By looking to Europe, which has meticulous data collection practices and a history of paid leave stretching back to the 19th century, researchers have been getting a better and better handle on the extent to which varying amounts of paid leave can save kids’ lives. Two studies, one published in the Economic Journal in 2005 and another five years earlier, examined the results of the steady climb in paid leave in 16 European countries, starting in 1969.
By charting death rates against those historical changes, while controlling for health care spending, health insurance, and wealth, the authors were able to attribute a 20 percent dip in infant deaths to a 10-week extension in paid leave. The biggest drop was in deaths of babies between 2 and 12 months, but deaths between 1 and 5 years also went down as paid leave went up.
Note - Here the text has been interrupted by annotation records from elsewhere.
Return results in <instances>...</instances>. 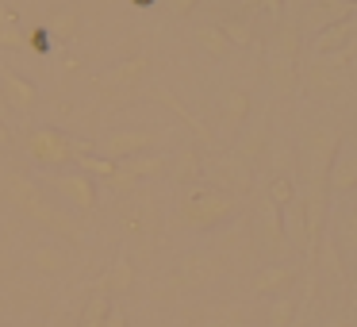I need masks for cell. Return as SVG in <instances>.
I'll return each mask as SVG.
<instances>
[{
    "instance_id": "1",
    "label": "cell",
    "mask_w": 357,
    "mask_h": 327,
    "mask_svg": "<svg viewBox=\"0 0 357 327\" xmlns=\"http://www.w3.org/2000/svg\"><path fill=\"white\" fill-rule=\"evenodd\" d=\"M27 158H31L35 166H43V170H73L77 166V158L93 154V147H89L85 139H73L70 131H62V127H31L27 131Z\"/></svg>"
},
{
    "instance_id": "29",
    "label": "cell",
    "mask_w": 357,
    "mask_h": 327,
    "mask_svg": "<svg viewBox=\"0 0 357 327\" xmlns=\"http://www.w3.org/2000/svg\"><path fill=\"white\" fill-rule=\"evenodd\" d=\"M104 327H127V312H119L116 304H112V312H108V319H104Z\"/></svg>"
},
{
    "instance_id": "21",
    "label": "cell",
    "mask_w": 357,
    "mask_h": 327,
    "mask_svg": "<svg viewBox=\"0 0 357 327\" xmlns=\"http://www.w3.org/2000/svg\"><path fill=\"white\" fill-rule=\"evenodd\" d=\"M77 170L89 173V177L100 185V181H108L112 173H116V162H108V158H100V154H85V158H77Z\"/></svg>"
},
{
    "instance_id": "26",
    "label": "cell",
    "mask_w": 357,
    "mask_h": 327,
    "mask_svg": "<svg viewBox=\"0 0 357 327\" xmlns=\"http://www.w3.org/2000/svg\"><path fill=\"white\" fill-rule=\"evenodd\" d=\"M288 316H292V300H277V304H273V324H277V327H284Z\"/></svg>"
},
{
    "instance_id": "23",
    "label": "cell",
    "mask_w": 357,
    "mask_h": 327,
    "mask_svg": "<svg viewBox=\"0 0 357 327\" xmlns=\"http://www.w3.org/2000/svg\"><path fill=\"white\" fill-rule=\"evenodd\" d=\"M261 147H265V127H257V131H250L246 139L238 143V158H242V162L250 166V162H254L257 154H261Z\"/></svg>"
},
{
    "instance_id": "8",
    "label": "cell",
    "mask_w": 357,
    "mask_h": 327,
    "mask_svg": "<svg viewBox=\"0 0 357 327\" xmlns=\"http://www.w3.org/2000/svg\"><path fill=\"white\" fill-rule=\"evenodd\" d=\"M357 43V20H338V24H326L323 31L315 35V50L319 54H334V50Z\"/></svg>"
},
{
    "instance_id": "5",
    "label": "cell",
    "mask_w": 357,
    "mask_h": 327,
    "mask_svg": "<svg viewBox=\"0 0 357 327\" xmlns=\"http://www.w3.org/2000/svg\"><path fill=\"white\" fill-rule=\"evenodd\" d=\"M162 143V135L150 131V127H119V131H108L100 143H96V154L108 158V162H127L135 154H146Z\"/></svg>"
},
{
    "instance_id": "14",
    "label": "cell",
    "mask_w": 357,
    "mask_h": 327,
    "mask_svg": "<svg viewBox=\"0 0 357 327\" xmlns=\"http://www.w3.org/2000/svg\"><path fill=\"white\" fill-rule=\"evenodd\" d=\"M215 177L227 185L223 193H246V189H250V166L242 162L238 154H234V158H223V162L215 166Z\"/></svg>"
},
{
    "instance_id": "3",
    "label": "cell",
    "mask_w": 357,
    "mask_h": 327,
    "mask_svg": "<svg viewBox=\"0 0 357 327\" xmlns=\"http://www.w3.org/2000/svg\"><path fill=\"white\" fill-rule=\"evenodd\" d=\"M4 196H8L24 216H31L35 224L54 227V231H66V235L73 231V219L66 216V212H58L54 204L43 196V189L35 185V181H27L24 173H8V177H4Z\"/></svg>"
},
{
    "instance_id": "28",
    "label": "cell",
    "mask_w": 357,
    "mask_h": 327,
    "mask_svg": "<svg viewBox=\"0 0 357 327\" xmlns=\"http://www.w3.org/2000/svg\"><path fill=\"white\" fill-rule=\"evenodd\" d=\"M165 4H169L173 16H188V12H196V4H200V0H165Z\"/></svg>"
},
{
    "instance_id": "9",
    "label": "cell",
    "mask_w": 357,
    "mask_h": 327,
    "mask_svg": "<svg viewBox=\"0 0 357 327\" xmlns=\"http://www.w3.org/2000/svg\"><path fill=\"white\" fill-rule=\"evenodd\" d=\"M250 93L246 89H227L223 96H219V119H223V127H238L250 119Z\"/></svg>"
},
{
    "instance_id": "32",
    "label": "cell",
    "mask_w": 357,
    "mask_h": 327,
    "mask_svg": "<svg viewBox=\"0 0 357 327\" xmlns=\"http://www.w3.org/2000/svg\"><path fill=\"white\" fill-rule=\"evenodd\" d=\"M342 4H349V8H354V4H357V0H342Z\"/></svg>"
},
{
    "instance_id": "30",
    "label": "cell",
    "mask_w": 357,
    "mask_h": 327,
    "mask_svg": "<svg viewBox=\"0 0 357 327\" xmlns=\"http://www.w3.org/2000/svg\"><path fill=\"white\" fill-rule=\"evenodd\" d=\"M12 143H16V135H12V127L0 119V150H12Z\"/></svg>"
},
{
    "instance_id": "12",
    "label": "cell",
    "mask_w": 357,
    "mask_h": 327,
    "mask_svg": "<svg viewBox=\"0 0 357 327\" xmlns=\"http://www.w3.org/2000/svg\"><path fill=\"white\" fill-rule=\"evenodd\" d=\"M331 189L334 193H349V189H357V150H342L338 158H334L331 166Z\"/></svg>"
},
{
    "instance_id": "18",
    "label": "cell",
    "mask_w": 357,
    "mask_h": 327,
    "mask_svg": "<svg viewBox=\"0 0 357 327\" xmlns=\"http://www.w3.org/2000/svg\"><path fill=\"white\" fill-rule=\"evenodd\" d=\"M108 312H112V300H108V293H100V289H96V293L89 296L85 312H81V327H104V319H108Z\"/></svg>"
},
{
    "instance_id": "15",
    "label": "cell",
    "mask_w": 357,
    "mask_h": 327,
    "mask_svg": "<svg viewBox=\"0 0 357 327\" xmlns=\"http://www.w3.org/2000/svg\"><path fill=\"white\" fill-rule=\"evenodd\" d=\"M169 173L181 181V185H196V181H200V173H204L200 154H196L192 147H188V150H181L177 158H169Z\"/></svg>"
},
{
    "instance_id": "22",
    "label": "cell",
    "mask_w": 357,
    "mask_h": 327,
    "mask_svg": "<svg viewBox=\"0 0 357 327\" xmlns=\"http://www.w3.org/2000/svg\"><path fill=\"white\" fill-rule=\"evenodd\" d=\"M284 231L292 235L296 242H303V204L300 201L284 204Z\"/></svg>"
},
{
    "instance_id": "13",
    "label": "cell",
    "mask_w": 357,
    "mask_h": 327,
    "mask_svg": "<svg viewBox=\"0 0 357 327\" xmlns=\"http://www.w3.org/2000/svg\"><path fill=\"white\" fill-rule=\"evenodd\" d=\"M215 273H219V262L211 254H204V250H196V254H188L185 262H181V277H185L188 285H208Z\"/></svg>"
},
{
    "instance_id": "6",
    "label": "cell",
    "mask_w": 357,
    "mask_h": 327,
    "mask_svg": "<svg viewBox=\"0 0 357 327\" xmlns=\"http://www.w3.org/2000/svg\"><path fill=\"white\" fill-rule=\"evenodd\" d=\"M0 101L8 104V108H16V112H31L35 104H39V89H35V81L4 70L0 73Z\"/></svg>"
},
{
    "instance_id": "4",
    "label": "cell",
    "mask_w": 357,
    "mask_h": 327,
    "mask_svg": "<svg viewBox=\"0 0 357 327\" xmlns=\"http://www.w3.org/2000/svg\"><path fill=\"white\" fill-rule=\"evenodd\" d=\"M47 189L73 212H93L96 201H100V185H96L89 173H81L77 166H73V170H54L47 177Z\"/></svg>"
},
{
    "instance_id": "17",
    "label": "cell",
    "mask_w": 357,
    "mask_h": 327,
    "mask_svg": "<svg viewBox=\"0 0 357 327\" xmlns=\"http://www.w3.org/2000/svg\"><path fill=\"white\" fill-rule=\"evenodd\" d=\"M131 285H135V266H131V258H116L112 273L100 281V293H127Z\"/></svg>"
},
{
    "instance_id": "25",
    "label": "cell",
    "mask_w": 357,
    "mask_h": 327,
    "mask_svg": "<svg viewBox=\"0 0 357 327\" xmlns=\"http://www.w3.org/2000/svg\"><path fill=\"white\" fill-rule=\"evenodd\" d=\"M223 35L231 39V47H246V43H250V27L238 24V20H227V24H223Z\"/></svg>"
},
{
    "instance_id": "27",
    "label": "cell",
    "mask_w": 357,
    "mask_h": 327,
    "mask_svg": "<svg viewBox=\"0 0 357 327\" xmlns=\"http://www.w3.org/2000/svg\"><path fill=\"white\" fill-rule=\"evenodd\" d=\"M0 47H24V35L16 27H0Z\"/></svg>"
},
{
    "instance_id": "20",
    "label": "cell",
    "mask_w": 357,
    "mask_h": 327,
    "mask_svg": "<svg viewBox=\"0 0 357 327\" xmlns=\"http://www.w3.org/2000/svg\"><path fill=\"white\" fill-rule=\"evenodd\" d=\"M292 277H296V273L288 270V266H269V270H261L254 277V289H257V293H273V289H284Z\"/></svg>"
},
{
    "instance_id": "31",
    "label": "cell",
    "mask_w": 357,
    "mask_h": 327,
    "mask_svg": "<svg viewBox=\"0 0 357 327\" xmlns=\"http://www.w3.org/2000/svg\"><path fill=\"white\" fill-rule=\"evenodd\" d=\"M257 8L269 12V16H280V0H257Z\"/></svg>"
},
{
    "instance_id": "16",
    "label": "cell",
    "mask_w": 357,
    "mask_h": 327,
    "mask_svg": "<svg viewBox=\"0 0 357 327\" xmlns=\"http://www.w3.org/2000/svg\"><path fill=\"white\" fill-rule=\"evenodd\" d=\"M196 47H200L204 54H211V58H227V54H231V39L223 35V27H211V24L196 27Z\"/></svg>"
},
{
    "instance_id": "19",
    "label": "cell",
    "mask_w": 357,
    "mask_h": 327,
    "mask_svg": "<svg viewBox=\"0 0 357 327\" xmlns=\"http://www.w3.org/2000/svg\"><path fill=\"white\" fill-rule=\"evenodd\" d=\"M146 58H127V62H119L116 70H112V81L116 85H123V89H131V85H139L142 81V73H146Z\"/></svg>"
},
{
    "instance_id": "2",
    "label": "cell",
    "mask_w": 357,
    "mask_h": 327,
    "mask_svg": "<svg viewBox=\"0 0 357 327\" xmlns=\"http://www.w3.org/2000/svg\"><path fill=\"white\" fill-rule=\"evenodd\" d=\"M238 212V201H234L231 193H223V189L215 185H188V193L181 196V224L192 227V231H215V227H223L227 219Z\"/></svg>"
},
{
    "instance_id": "7",
    "label": "cell",
    "mask_w": 357,
    "mask_h": 327,
    "mask_svg": "<svg viewBox=\"0 0 357 327\" xmlns=\"http://www.w3.org/2000/svg\"><path fill=\"white\" fill-rule=\"evenodd\" d=\"M116 166H119V173H127V177L139 185V181H146V177H162V173L169 170V158L158 154V150H146V154H135V158L116 162Z\"/></svg>"
},
{
    "instance_id": "24",
    "label": "cell",
    "mask_w": 357,
    "mask_h": 327,
    "mask_svg": "<svg viewBox=\"0 0 357 327\" xmlns=\"http://www.w3.org/2000/svg\"><path fill=\"white\" fill-rule=\"evenodd\" d=\"M269 201L277 204V208H284V204H292V201H296V193H292V181H288V177H273V185H269Z\"/></svg>"
},
{
    "instance_id": "11",
    "label": "cell",
    "mask_w": 357,
    "mask_h": 327,
    "mask_svg": "<svg viewBox=\"0 0 357 327\" xmlns=\"http://www.w3.org/2000/svg\"><path fill=\"white\" fill-rule=\"evenodd\" d=\"M77 31H81V16L73 8H54L50 12V20H47V39H54V43H73L77 39Z\"/></svg>"
},
{
    "instance_id": "10",
    "label": "cell",
    "mask_w": 357,
    "mask_h": 327,
    "mask_svg": "<svg viewBox=\"0 0 357 327\" xmlns=\"http://www.w3.org/2000/svg\"><path fill=\"white\" fill-rule=\"evenodd\" d=\"M31 266L43 277H58V273L70 270V254H66L62 247H54V242H43V247L31 250Z\"/></svg>"
}]
</instances>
So what was the optimal amount of time off, according to all this research? According to Christopher Ruhm, the author of the first European study, paid leave of about 40 weeks saved the most lives. (After that point, according to Ruhm, “there may even be some partial reversal of those gains.”)
Here in the United States, the few paid leave programs we have may be too small to make much of a difference, as the authors of a study published this month suggested after being unable to find any impact of state leave policies on children’s health. Efforts to study paid leave in this country are further complicated by the fact that those American parents who do get paid time off often tend to be lucky in other ways, too. That recent census report shows that only 18 percent of mothers with less than a high school education got paid time off compared with 66 percent of women with at least a bachelor's degree. This makes it hard to know whether differences between American families in which a parent was able to stay home and families in which the mother went right back to work might instead be attributable to poverty, education, or other factors.
Turning our eyes back to Europe, there is evidence that leave—even when it’s shorter than that apparently ideal 40-week span identified by Ruhm—has not just health effects but measurable developmental and behavioral benefits, too. One study tracked Norwegian children who were born after 1977, when that country increased its paid leave from zero to four months and its unpaid leave from three to 12 months, and found that the kids born after the change had lower high school dropout rates. Military draft data, moreover, tied lengthened leaves to increases in male IQ (and height, too).